When I am not busy taking care of my two energetic little boys, or working on an interior design project~ I play in the kitchen! For the last 15 years, I have been juxtaposing new flavors and ideas; it’s finally time to document my recipes...

I believe in fresh & affordable meals.

Friday, December 17, 2010

Basil and Spinach Salad


Hey (Trader) Jo, you do well with your product placement!
I fell prey to creative marketing today. You know that HUGE container of Basil, perched so perfectly next to the ruby red tomatoes? Well, I bought it. What was I thinking? Unless you are producing 500 Caprese salads, or making loads of Pesto- its way too much Basil for my family to eat in one week.
After I got home (with a little buyers remorse) I was determined to use each and every leaf before they wilted. Although I think the boys and I have a hint of green to our skin tone, not a one basil went a brownin'.

Here it goes....

Handful of Chopped Basil
Pinch or Handful of Grated Parmesan Cheese
Pinch or Handful of Pine nuts ( I add handfuls of the "fillers" cause I like lots of goodies on my salad)
1 chopped Yellow Bell Pepper
Croutons (I cube up old bread- mix it in olive oil, parm, salt & pepper and put under the broiler for 5 mins. Soooo much better tasting than those fake flavor tons at the grocery)
Creamy Balsamic Dressing
*** Tonight I made my dressing with mostly "follow your heart low-fat ranch" a lil balsamic, a lil dijon mustard, capers (i take them out after I toss cause the consistency is gross to me- but they add a good salty lemon flavor), and salt and pepper.

Toss all ingredients and enjoy!
I will add my pesto recipe soon. You know, pesto is REALLY easy to make and it freezes well. Its great on pasta, salads, and sandwiches. 

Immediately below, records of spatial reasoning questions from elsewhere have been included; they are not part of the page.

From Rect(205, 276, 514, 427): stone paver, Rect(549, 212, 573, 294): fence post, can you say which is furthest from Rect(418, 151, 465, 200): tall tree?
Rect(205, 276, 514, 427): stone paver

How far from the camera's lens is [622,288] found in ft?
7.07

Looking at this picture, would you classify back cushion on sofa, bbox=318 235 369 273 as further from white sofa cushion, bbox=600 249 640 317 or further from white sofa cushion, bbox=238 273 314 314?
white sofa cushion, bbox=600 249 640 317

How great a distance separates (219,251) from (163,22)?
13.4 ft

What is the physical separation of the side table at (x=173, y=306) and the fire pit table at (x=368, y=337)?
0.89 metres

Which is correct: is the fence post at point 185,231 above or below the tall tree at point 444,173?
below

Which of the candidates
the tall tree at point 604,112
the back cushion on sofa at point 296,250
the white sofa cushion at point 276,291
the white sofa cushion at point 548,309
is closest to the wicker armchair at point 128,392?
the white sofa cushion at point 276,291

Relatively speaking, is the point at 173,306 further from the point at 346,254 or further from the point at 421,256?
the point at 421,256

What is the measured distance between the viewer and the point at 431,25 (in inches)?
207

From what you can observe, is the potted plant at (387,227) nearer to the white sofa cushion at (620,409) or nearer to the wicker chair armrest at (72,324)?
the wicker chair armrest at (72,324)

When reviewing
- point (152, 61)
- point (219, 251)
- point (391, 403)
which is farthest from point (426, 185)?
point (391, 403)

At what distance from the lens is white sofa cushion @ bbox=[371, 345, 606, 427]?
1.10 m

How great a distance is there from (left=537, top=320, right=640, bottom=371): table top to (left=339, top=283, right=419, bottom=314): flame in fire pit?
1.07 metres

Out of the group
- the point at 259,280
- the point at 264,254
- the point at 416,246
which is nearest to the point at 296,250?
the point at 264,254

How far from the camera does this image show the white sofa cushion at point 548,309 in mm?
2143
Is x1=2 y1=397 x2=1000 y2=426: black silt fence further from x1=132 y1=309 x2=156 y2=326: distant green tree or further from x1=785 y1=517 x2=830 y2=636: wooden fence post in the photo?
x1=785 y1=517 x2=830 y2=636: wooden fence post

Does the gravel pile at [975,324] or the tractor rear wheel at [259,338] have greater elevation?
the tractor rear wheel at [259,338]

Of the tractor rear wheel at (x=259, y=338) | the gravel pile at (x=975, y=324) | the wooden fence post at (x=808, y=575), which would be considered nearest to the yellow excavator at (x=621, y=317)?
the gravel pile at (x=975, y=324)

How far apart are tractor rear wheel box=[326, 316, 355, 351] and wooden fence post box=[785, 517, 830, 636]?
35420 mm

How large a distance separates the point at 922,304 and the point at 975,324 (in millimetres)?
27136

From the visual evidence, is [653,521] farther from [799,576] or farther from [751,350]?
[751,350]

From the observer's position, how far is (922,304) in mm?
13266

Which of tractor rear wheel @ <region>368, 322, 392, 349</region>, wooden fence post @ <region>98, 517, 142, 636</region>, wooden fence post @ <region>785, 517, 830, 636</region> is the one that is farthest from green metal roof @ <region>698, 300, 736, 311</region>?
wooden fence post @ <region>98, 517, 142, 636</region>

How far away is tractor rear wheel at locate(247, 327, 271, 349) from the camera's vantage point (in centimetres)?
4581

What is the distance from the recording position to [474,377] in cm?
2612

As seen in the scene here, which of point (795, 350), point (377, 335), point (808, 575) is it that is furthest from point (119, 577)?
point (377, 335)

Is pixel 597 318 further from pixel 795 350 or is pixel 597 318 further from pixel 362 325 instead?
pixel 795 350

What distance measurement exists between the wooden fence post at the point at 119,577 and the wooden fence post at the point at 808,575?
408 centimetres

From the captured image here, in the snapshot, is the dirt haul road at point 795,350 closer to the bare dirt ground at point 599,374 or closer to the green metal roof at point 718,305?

An array of flavonoids exist in basil, which help to protect cells and chromosomes from damage. Studies have shown that two of these flavonoids in particular, orientin and vicenin, are useful in protecting cell structures and chromosomes from damage by radiation and oxygen.
Essential oil of basil has been shown to inhibit the growth of several types of bacteria, many of which have become resistant to antibiotics. This essential oil has been found to inhibit growth of the widespread staphylococcus, enterococcus, pseudomonas, and e. coli bacteria, among others. Adding basil to your vinaigrette will both enhance the flavor, and ensure that the fresh salad greens are safe to eat.
Eugenol, which is found in essential oil of basil, provides an anti-inflammatory effect, by blocking an enzyme called cyclooxygenase. Aspirin and Ibuprofen work by blocking this same enzyme. So, basil can have healing benefits, and provide relief from the symptoms of inflammatory problems, like rheumatoid arthritis and inflammatory bowel conditions.
Basil is also a good source of vitamin A, which helps to prevent damage to the cells by free radicals. Vitamin A also prevents free radicals from oxidizing cholesterol in the blood stream, preventing the cholesterol from building up in the blood vessels.
Magnesium is also present in basil. This essential mineral helps the heart and blood vessels to relax, improving blood flow. Other nutrients found in basil include iron, calcium, potassium, and vitamin C.
The fresh, spicy flavor and scent of basil will wake up any boring salad or soup. Use fresh basil whole, or shredded to add a burst of flavor to your dinner. If you are using fresh basil in a cooked dish, add it towards the end of cooking, so that the volatile oils will not be dissipated by the heat.